More details: Vtable stubs are assembled on the fly, but there are only about a hundred of them. There is one for each distinct vtable slot (offset within the klassOop of the second indirection). For a monomorphic call site, the caller loads the expected class (as a klassOop) into a standard (non-argument) register, and optimistically jumps to the expected target method. All such target methods are compiled with a special "verified entry point" (VEP) which includes an instruction to compare the incoming klassOop against the receiver's _klass field. If the check succeeds, control falls through to the normal "unverified entry point" (UEP) of the compiled method. If the check fails, control branches out of the (wrong) method into a stub which performs an up-call to the JVM, to figure out what's wrong, and (usually) relink the call site.
Since most call sites are monomorphic, they can be completed in a single branch with a parallel receiver type check. Here is a generic instruction trace of this simple case:
callSite: set #expectedKlass, CHECK call #expectedMethod.VEP --- expectedMethod.VEP: cmp (RCVR + #klass), CHECK jump,ne wrongMethod compiledEntry: ...
Any method that can be a target of such a call has two entry points, the VEP ("verified entry point") and the UEP ("unverified entry point"). The former does a two-instruction type check and then falls into the latter.
Here is a generic instruction trace of a polymorphic interface call. It is the equivalent of the C++ virtual function dispatch.
callSite: set #garbage, CHECK call #vtableStub[vtableSlot] --- vtableStub[vtableSlot]: load (RCVR + #klass), TEM load (TEM + #(vtable + vtableSlot)), METHOD load (METHOD + #compiledEntry), TEM jump TEM --- compiledEntry: ...
In all, that is 3 memory references and two nonlocal jumps.
Note that the intermediate "vtable stub" is customized to the vtable offset (which is usually in the 200-300 range, given that the header of a klassOop is around 200 bytes, or somewhat more on LP64). The vtable stub is not customized to the klass.
The fial memory reference in this instruction trade could be removed by storing a pointer to each method's UEP in vtable (and itable) entries, as C++ doea. This has not been done because it would then be difficult for the interpreter to use the vtables. (An earlier version of the system had two-word vtables, to display both kinds two entry points on an equal footing, but this led to complexities and, worst of all, race conditions.) It is an interesting problem to try to invert the preference the current design gives to the interpreter; the interpreted entry point would have to be hidden somewhere at a fixed offset from the method's compiled entry point, but not close enough to disturb the tuning of the VEP.

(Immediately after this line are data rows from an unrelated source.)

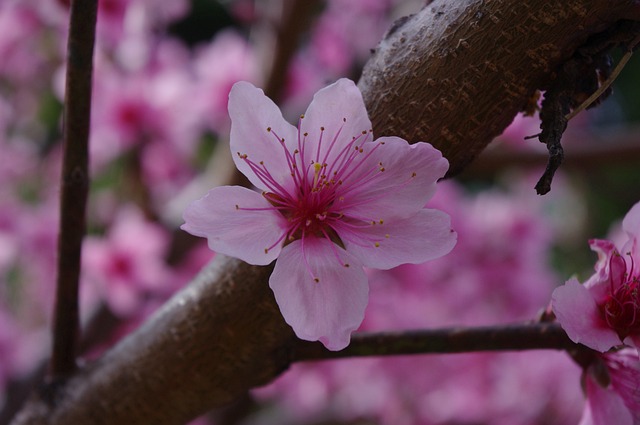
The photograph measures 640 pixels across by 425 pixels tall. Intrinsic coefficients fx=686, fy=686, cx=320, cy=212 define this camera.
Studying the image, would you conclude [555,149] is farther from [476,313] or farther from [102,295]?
[476,313]

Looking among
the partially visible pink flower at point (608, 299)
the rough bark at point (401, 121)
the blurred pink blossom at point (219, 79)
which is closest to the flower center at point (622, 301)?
the partially visible pink flower at point (608, 299)

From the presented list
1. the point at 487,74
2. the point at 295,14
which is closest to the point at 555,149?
the point at 487,74

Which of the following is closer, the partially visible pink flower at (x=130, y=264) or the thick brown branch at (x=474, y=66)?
the thick brown branch at (x=474, y=66)

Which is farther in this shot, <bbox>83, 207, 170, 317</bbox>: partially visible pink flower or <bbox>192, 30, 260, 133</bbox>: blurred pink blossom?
<bbox>192, 30, 260, 133</bbox>: blurred pink blossom

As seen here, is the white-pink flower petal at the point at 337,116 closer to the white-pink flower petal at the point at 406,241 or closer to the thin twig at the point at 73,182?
the white-pink flower petal at the point at 406,241

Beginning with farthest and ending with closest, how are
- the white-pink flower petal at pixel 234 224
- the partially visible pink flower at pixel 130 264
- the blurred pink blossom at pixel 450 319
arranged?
the blurred pink blossom at pixel 450 319, the partially visible pink flower at pixel 130 264, the white-pink flower petal at pixel 234 224

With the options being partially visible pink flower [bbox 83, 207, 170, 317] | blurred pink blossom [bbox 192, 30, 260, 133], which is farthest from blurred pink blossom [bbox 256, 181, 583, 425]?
blurred pink blossom [bbox 192, 30, 260, 133]

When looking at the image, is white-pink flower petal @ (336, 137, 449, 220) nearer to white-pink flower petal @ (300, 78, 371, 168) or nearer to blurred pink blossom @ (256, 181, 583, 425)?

Call sites of this polymorphic form are rarely generated directly by the JIT; instead, they are generated to call to a bootstrapping linkage routine, which then sets them (if all goes well) to the monomorphic state described above. When the second receiver type is encountered, the linkage code (at the
wrongMethod jump target above) is called to transition the call site to its polymorphic state. The state changes are summarized in the leading comments of src/share/vm/code/compiledIC.hpp.